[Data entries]
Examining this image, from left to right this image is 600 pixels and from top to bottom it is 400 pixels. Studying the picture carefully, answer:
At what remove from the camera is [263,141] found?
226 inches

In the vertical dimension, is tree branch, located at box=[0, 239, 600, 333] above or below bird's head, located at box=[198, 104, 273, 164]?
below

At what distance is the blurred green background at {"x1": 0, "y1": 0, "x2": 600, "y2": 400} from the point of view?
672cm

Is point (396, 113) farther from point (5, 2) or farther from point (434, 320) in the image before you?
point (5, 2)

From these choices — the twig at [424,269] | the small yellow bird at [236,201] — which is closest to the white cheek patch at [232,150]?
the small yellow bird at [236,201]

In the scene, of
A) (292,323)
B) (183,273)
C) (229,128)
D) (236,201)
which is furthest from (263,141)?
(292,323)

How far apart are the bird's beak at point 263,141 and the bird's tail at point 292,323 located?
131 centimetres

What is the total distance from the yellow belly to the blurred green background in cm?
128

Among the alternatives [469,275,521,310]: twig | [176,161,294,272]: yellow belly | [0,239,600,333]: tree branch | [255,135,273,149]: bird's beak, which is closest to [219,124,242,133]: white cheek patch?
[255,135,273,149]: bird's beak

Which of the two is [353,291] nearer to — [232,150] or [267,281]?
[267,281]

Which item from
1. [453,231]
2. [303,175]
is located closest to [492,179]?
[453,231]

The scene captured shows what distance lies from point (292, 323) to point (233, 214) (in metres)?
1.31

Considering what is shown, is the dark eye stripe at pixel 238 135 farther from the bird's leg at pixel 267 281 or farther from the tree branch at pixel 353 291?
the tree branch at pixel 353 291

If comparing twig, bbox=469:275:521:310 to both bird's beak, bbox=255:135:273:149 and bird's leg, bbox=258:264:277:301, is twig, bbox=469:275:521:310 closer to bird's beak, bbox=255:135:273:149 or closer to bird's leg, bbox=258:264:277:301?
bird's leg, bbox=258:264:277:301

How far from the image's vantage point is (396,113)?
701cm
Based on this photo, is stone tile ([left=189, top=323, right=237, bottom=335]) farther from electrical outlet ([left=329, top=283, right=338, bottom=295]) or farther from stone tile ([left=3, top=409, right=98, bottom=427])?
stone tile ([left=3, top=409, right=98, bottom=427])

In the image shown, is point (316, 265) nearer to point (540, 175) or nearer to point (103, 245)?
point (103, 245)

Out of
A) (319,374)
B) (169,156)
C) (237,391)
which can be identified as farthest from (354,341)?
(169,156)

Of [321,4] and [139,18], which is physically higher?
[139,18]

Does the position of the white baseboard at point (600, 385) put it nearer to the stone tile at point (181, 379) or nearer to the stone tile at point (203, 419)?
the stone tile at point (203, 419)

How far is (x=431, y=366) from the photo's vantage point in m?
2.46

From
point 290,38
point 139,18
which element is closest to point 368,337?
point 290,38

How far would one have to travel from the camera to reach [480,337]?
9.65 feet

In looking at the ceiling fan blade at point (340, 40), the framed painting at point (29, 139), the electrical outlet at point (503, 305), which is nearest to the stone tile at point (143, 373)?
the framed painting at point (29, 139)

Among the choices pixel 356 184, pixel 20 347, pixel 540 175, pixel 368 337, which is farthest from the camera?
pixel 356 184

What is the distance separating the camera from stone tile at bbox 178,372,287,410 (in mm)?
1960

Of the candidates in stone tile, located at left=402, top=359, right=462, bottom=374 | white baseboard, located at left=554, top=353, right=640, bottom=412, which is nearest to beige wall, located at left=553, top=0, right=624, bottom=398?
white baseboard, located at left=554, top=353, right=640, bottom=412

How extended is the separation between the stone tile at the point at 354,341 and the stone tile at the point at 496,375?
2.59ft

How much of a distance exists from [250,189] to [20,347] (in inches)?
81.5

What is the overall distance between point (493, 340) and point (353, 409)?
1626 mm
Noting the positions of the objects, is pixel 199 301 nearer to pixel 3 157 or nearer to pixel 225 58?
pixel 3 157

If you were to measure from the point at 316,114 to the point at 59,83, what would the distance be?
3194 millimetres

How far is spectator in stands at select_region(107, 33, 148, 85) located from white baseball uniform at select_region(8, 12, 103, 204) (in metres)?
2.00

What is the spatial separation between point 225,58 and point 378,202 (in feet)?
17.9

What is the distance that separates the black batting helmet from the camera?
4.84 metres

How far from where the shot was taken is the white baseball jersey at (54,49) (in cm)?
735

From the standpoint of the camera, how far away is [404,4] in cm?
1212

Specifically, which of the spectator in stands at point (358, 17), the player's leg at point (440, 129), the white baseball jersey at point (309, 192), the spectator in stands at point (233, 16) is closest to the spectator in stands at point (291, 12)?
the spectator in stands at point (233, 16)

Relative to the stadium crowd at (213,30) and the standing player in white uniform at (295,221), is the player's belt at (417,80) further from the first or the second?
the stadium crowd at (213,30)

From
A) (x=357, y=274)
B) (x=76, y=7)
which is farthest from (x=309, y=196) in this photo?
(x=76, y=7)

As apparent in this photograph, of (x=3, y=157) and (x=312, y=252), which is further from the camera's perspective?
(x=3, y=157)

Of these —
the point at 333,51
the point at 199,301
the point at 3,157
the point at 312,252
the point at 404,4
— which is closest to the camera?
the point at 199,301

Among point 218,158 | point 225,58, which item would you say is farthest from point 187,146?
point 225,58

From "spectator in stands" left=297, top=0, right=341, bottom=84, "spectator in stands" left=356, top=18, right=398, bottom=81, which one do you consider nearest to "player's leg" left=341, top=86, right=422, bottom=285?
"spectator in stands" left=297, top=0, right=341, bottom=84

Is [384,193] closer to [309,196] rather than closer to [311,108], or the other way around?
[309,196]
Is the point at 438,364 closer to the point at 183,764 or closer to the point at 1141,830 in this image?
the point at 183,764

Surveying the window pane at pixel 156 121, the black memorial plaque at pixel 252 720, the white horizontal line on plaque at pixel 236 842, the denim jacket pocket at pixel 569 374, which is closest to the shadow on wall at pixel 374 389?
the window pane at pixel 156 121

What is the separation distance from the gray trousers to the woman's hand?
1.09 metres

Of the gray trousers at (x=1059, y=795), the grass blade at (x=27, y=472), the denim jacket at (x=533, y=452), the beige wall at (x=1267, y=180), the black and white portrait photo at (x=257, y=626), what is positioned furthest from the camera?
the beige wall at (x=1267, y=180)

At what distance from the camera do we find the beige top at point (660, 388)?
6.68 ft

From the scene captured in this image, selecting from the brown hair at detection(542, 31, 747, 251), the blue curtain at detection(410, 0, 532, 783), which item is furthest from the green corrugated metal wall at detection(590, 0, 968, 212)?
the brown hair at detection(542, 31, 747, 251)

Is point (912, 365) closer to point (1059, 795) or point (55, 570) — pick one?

EXERCISE TASK: Copy out all of the material above word for word, leaving nothing out.

TASK RESPONSE:
Examining this image, from left to right this image is 600 pixels and from top to bottom it is 400 pixels. Studying the picture carefully, answer:
At what remove from the camera is [263,141] found?
226 inches

In the vertical dimension, is tree branch, located at box=[0, 239, 600, 333] above or below bird's head, located at box=[198, 104, 273, 164]?
below

At what distance is the blurred green background at {"x1": 0, "y1": 0, "x2": 600, "y2": 400} from the point of view?
672cm

Is point (396, 113) farther from point (5, 2) or farther from point (434, 320) in the image before you?
point (5, 2)

From these choices — the twig at [424,269] | the small yellow bird at [236,201] — which is closest to the white cheek patch at [232,150]?
the small yellow bird at [236,201]

In the scene, of
A) (292,323)
B) (183,273)
C) (229,128)
D) (236,201)
which is furthest from (263,141)?
(292,323)

How far apart are the bird's beak at point 263,141 and the bird's tail at point 292,323 located?
131 centimetres

What is the total distance from the yellow belly to the blurred green background in cm?
128

Among the alternatives [469,275,521,310]: twig | [176,161,294,272]: yellow belly | [0,239,600,333]: tree branch | [255,135,273,149]: bird's beak, which is closest to [219,124,242,133]: white cheek patch?
[255,135,273,149]: bird's beak

Which of the two is [353,291] nearer to — [232,150] or [267,281]?
[267,281]

Which item from
1. [453,231]
2. [303,175]
is located closest to [492,179]?
[453,231]

The scene captured shows what distance lies from point (292, 323) to point (233, 214) (in metres)?
1.31

Considering what is shown, is the dark eye stripe at pixel 238 135 farther from the bird's leg at pixel 267 281 or farther from the tree branch at pixel 353 291?
the tree branch at pixel 353 291

If comparing twig, bbox=469:275:521:310 to both bird's beak, bbox=255:135:273:149 and bird's leg, bbox=258:264:277:301, is twig, bbox=469:275:521:310 closer to bird's beak, bbox=255:135:273:149 or closer to bird's leg, bbox=258:264:277:301?
bird's leg, bbox=258:264:277:301

How far from the image's vantage point is (396,113)?
701cm
Based on this photo, is stone tile ([left=189, top=323, right=237, bottom=335]) farther from electrical outlet ([left=329, top=283, right=338, bottom=295]) or farther from stone tile ([left=3, top=409, right=98, bottom=427])?
stone tile ([left=3, top=409, right=98, bottom=427])

In the image shown, is point (316, 265) nearer to point (540, 175) or nearer to point (103, 245)?
point (103, 245)

Out of
A) (319,374)
B) (169,156)
C) (237,391)
which can be identified as farthest from (354,341)?
(169,156)

Of [321,4] and [139,18], which is physically higher?
[139,18]

Does the position of the white baseboard at point (600, 385) put it nearer to the stone tile at point (181, 379) or nearer to the stone tile at point (203, 419)?
the stone tile at point (203, 419)

How far is (x=431, y=366) from the photo's vantage point in m?
2.46

From
point 290,38
point 139,18
which element is closest to point 368,337?
point 290,38

How far would one have to travel from the camera to reach [480,337]?
9.65 feet

In looking at the ceiling fan blade at point (340, 40), the framed painting at point (29, 139), the electrical outlet at point (503, 305), which is nearest to the stone tile at point (143, 373)?
the framed painting at point (29, 139)

Among the choices pixel 356 184, pixel 20 347, pixel 540 175, pixel 368 337, which is farthest from the camera?
pixel 356 184

What is the distance separating the camera from stone tile at bbox 178,372,287,410 (in mm)?
1960

Of the candidates in stone tile, located at left=402, top=359, right=462, bottom=374 | white baseboard, located at left=554, top=353, right=640, bottom=412, which is nearest to beige wall, located at left=553, top=0, right=624, bottom=398?
white baseboard, located at left=554, top=353, right=640, bottom=412

How extended is the separation between the stone tile at the point at 354,341 and the stone tile at the point at 496,375?
2.59ft

How much of a distance exists from [250,189] to [20,347] (in inches)?
81.5

What is the overall distance between point (493, 340) and point (353, 409)?
1626 mm
Noting the positions of the objects, is pixel 199 301 nearer to pixel 3 157 or nearer to pixel 225 58?
pixel 3 157

If you were to measure from the point at 316,114 to the point at 59,83, what would the distance be?
3194 millimetres

How far is spectator in stands at select_region(107, 33, 148, 85) located from white baseball uniform at select_region(8, 12, 103, 204) (in metres)?
2.00

What is the spatial separation between point 225,58 and point 378,202 (in feet)?
17.9

What is the distance that separates the black batting helmet from the camera?
4.84 metres

How far from where the shot was taken is the white baseball jersey at (54,49) (in cm)?
735

From the standpoint of the camera, how far away is [404,4] in cm?
1212

Specifically, which of the spectator in stands at point (358, 17), the player's leg at point (440, 129), the white baseball jersey at point (309, 192), the spectator in stands at point (233, 16) is closest to the spectator in stands at point (291, 12)?
the spectator in stands at point (233, 16)

Relative to the stadium crowd at (213,30) and the standing player in white uniform at (295,221), is the player's belt at (417,80) further from the first or the second?
the stadium crowd at (213,30)

From
A) (x=357, y=274)
B) (x=76, y=7)
which is farthest from (x=309, y=196) in this photo?
(x=76, y=7)

As apparent in this photograph, of (x=3, y=157) and (x=312, y=252), which is further from the camera's perspective?
(x=3, y=157)

Of these —
the point at 333,51
the point at 199,301
the point at 3,157
the point at 312,252
the point at 404,4
— which is closest to the camera?
the point at 199,301

Among point 218,158 | point 225,58, which item would you say is farthest from point 187,146?
point 225,58

From "spectator in stands" left=297, top=0, right=341, bottom=84, "spectator in stands" left=356, top=18, right=398, bottom=81, which one do you consider nearest to "player's leg" left=341, top=86, right=422, bottom=285?
"spectator in stands" left=297, top=0, right=341, bottom=84

Is [384,193] closer to [309,196] rather than closer to [311,108], or the other way around?
[309,196]
Is the point at 438,364 closer to the point at 183,764 or closer to the point at 1141,830 in this image?
the point at 183,764

Surveying the window pane at pixel 156 121, the black memorial plaque at pixel 252 720, the white horizontal line on plaque at pixel 236 842, the denim jacket pocket at pixel 569 374, which is closest to the shadow on wall at pixel 374 389?
the window pane at pixel 156 121

What is the separation distance from the gray trousers to the woman's hand?
1.09 metres

Of the gray trousers at (x=1059, y=795), the grass blade at (x=27, y=472), the denim jacket at (x=533, y=452), the beige wall at (x=1267, y=180), the black and white portrait photo at (x=257, y=626), what is positioned furthest from the camera?
the beige wall at (x=1267, y=180)

At what distance from the camera do we find the beige top at point (660, 388)?
6.68 ft

From the scene captured in this image, selecting from the brown hair at detection(542, 31, 747, 251), the blue curtain at detection(410, 0, 532, 783), which item is furthest from the green corrugated metal wall at detection(590, 0, 968, 212)?
the brown hair at detection(542, 31, 747, 251)

Is point (912, 365) closer to point (1059, 795) or point (55, 570) — pick one?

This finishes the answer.